First, the sad news: Vestry member Don Pogue died while working in New York Wednesday morning. Don was a stalwart part of our 8 a.m. congregation, serving as a chalice bearer, intercessor and lector; he and Susan had hosted some of you in a HomeGathering a year ago. A Service of Thanksgiving for Don's life is scheduled for Thursday, November 3, at 11 a.m. at Christ Church.
May light perpetual shine upon him.
Our Halloween Howler is this Saturday, October 29, at 4 p.m.! And what a special Howler this will be -- with an 11-piece string ensemble, instrumentalists, singers, scary organ music, and a storyteller, plus the ever-popular "Halloween" song! The latter requires significant audience participation; so whether you are performing or not, please come in costume (I'm planning to dress as an Episcopal priest!) and be ready to share in the fun. Suddenly discovered that you're able to perform after all? Please be in touch with Music Director Mark Sullivan. A reception will follow; feel free to bring a treat to share.
Speaking of treats, if you are out Trick or Treating during "Trunk-or-Treat" on Sunday afternoon, 2-4 p.m., or on Halloween itself, Monday, October 31, before dark, please come by the rectory. I expect to be at the rectory's split front door. The ECW graciously supplied a whole bunch of candy. If you'd like to help give it away; I'd welcome your company.

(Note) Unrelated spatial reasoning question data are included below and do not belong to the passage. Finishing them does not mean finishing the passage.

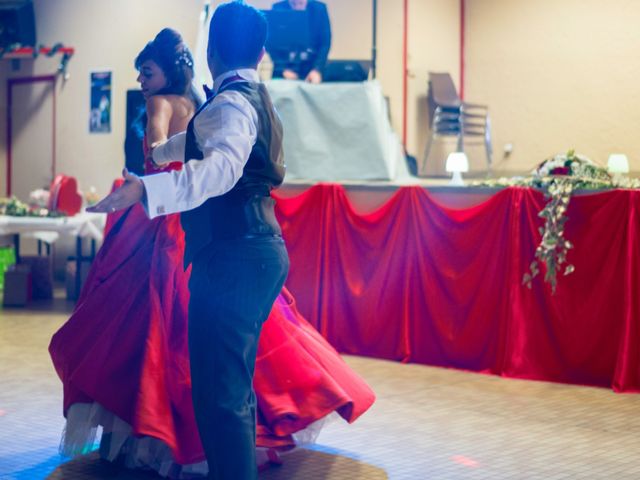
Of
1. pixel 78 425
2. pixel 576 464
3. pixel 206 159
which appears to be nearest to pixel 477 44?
pixel 576 464

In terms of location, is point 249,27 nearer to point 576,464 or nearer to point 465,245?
point 576,464

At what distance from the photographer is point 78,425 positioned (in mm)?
3318

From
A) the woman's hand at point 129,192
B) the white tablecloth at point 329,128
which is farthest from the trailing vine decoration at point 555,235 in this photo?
the woman's hand at point 129,192

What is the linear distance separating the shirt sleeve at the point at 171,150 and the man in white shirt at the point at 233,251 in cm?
27

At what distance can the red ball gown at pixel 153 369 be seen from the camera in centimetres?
327

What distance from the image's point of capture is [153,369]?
3.29m

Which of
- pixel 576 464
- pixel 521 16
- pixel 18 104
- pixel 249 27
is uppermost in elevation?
pixel 521 16

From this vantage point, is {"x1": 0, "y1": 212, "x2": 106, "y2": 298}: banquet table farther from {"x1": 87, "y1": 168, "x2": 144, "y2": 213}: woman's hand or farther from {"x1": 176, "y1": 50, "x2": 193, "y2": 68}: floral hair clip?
{"x1": 87, "y1": 168, "x2": 144, "y2": 213}: woman's hand

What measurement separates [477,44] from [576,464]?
7.04m

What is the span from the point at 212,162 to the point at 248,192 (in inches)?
10.5

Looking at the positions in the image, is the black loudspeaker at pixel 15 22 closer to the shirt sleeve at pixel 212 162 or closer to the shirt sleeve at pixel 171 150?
the shirt sleeve at pixel 171 150

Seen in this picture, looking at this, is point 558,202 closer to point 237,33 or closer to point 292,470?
point 292,470

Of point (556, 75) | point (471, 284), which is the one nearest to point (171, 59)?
point (471, 284)

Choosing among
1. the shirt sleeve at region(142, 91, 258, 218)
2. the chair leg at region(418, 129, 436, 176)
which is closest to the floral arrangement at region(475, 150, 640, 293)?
the shirt sleeve at region(142, 91, 258, 218)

All Hallows' Eve signals the beginning of our All Saints' observances. We will remember the saints in light as part of our celebrations on All Saints' Sunday, November 6. That will be preceded by our Recollection of the Faithful Departed on Thursday, November 3 at 5:30 p.m. This is an opportunity to gather in the sacred space of the church chancel to share memories of those who have died -- especially those who died within the past year, along with prayers, holy silence, and for a blessing.

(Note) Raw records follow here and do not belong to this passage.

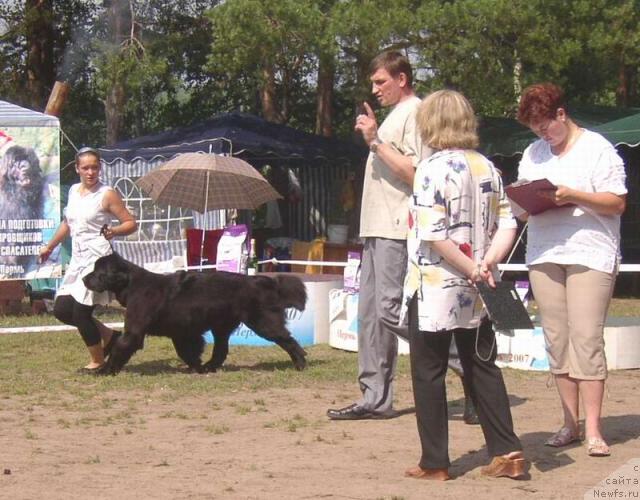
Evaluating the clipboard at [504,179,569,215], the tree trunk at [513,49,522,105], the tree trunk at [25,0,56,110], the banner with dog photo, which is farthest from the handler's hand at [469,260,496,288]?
the tree trunk at [25,0,56,110]

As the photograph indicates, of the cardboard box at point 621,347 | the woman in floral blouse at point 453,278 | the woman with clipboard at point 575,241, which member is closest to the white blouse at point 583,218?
the woman with clipboard at point 575,241

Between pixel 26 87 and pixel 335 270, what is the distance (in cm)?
1039

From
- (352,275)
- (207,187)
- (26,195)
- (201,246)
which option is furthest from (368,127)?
(201,246)

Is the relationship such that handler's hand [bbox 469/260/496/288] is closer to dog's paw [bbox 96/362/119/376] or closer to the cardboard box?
dog's paw [bbox 96/362/119/376]

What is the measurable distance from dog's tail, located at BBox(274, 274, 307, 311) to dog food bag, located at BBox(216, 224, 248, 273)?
2828 millimetres

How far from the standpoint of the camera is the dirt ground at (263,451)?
4.55 meters

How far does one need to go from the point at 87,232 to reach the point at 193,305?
889mm

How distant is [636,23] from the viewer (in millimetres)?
15000

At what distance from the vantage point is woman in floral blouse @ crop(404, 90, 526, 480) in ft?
15.0

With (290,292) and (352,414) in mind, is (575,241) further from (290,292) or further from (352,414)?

As the General Election draws near, I commend to you a brief talk by our Presiding Bishop, +Michael Curry.. Based on Paul's teaching in Romans, he encourages us to vote, and be guided in our voting by the Christian principle, "Does this look like love of neighbor?" You can watch the video by clicking here.
Our own Connecticut Bishops, +Ian Douglas and +Laura Ahrens, have also issued a letter giving thanks for those whose struggles secured and maintain our electoral freedom, plainly describing as "sinful" the incivility and rancor of this campaign season, and calling us to fulfill our duties as citizens. In their letter they join the Bishops of Massachusetts in inviting us to a prayerful vigil for the integrity and safety of the election and for a peaceful transition following it. You can read their letter here. In response, I will offer brief services of Morning Prayer, Noonday Prayer and Evening Prayer on Monday, November 7, at 9:30 a.m., Noon:30, and 5:30 p.m., respectively; on election day November 8, we will have our mostly silent time of Meditation & Prayer at 9:30 a.m. as usual, then Noonday and Evening Prayers as on Monday. Please feel free to join in these services in the church.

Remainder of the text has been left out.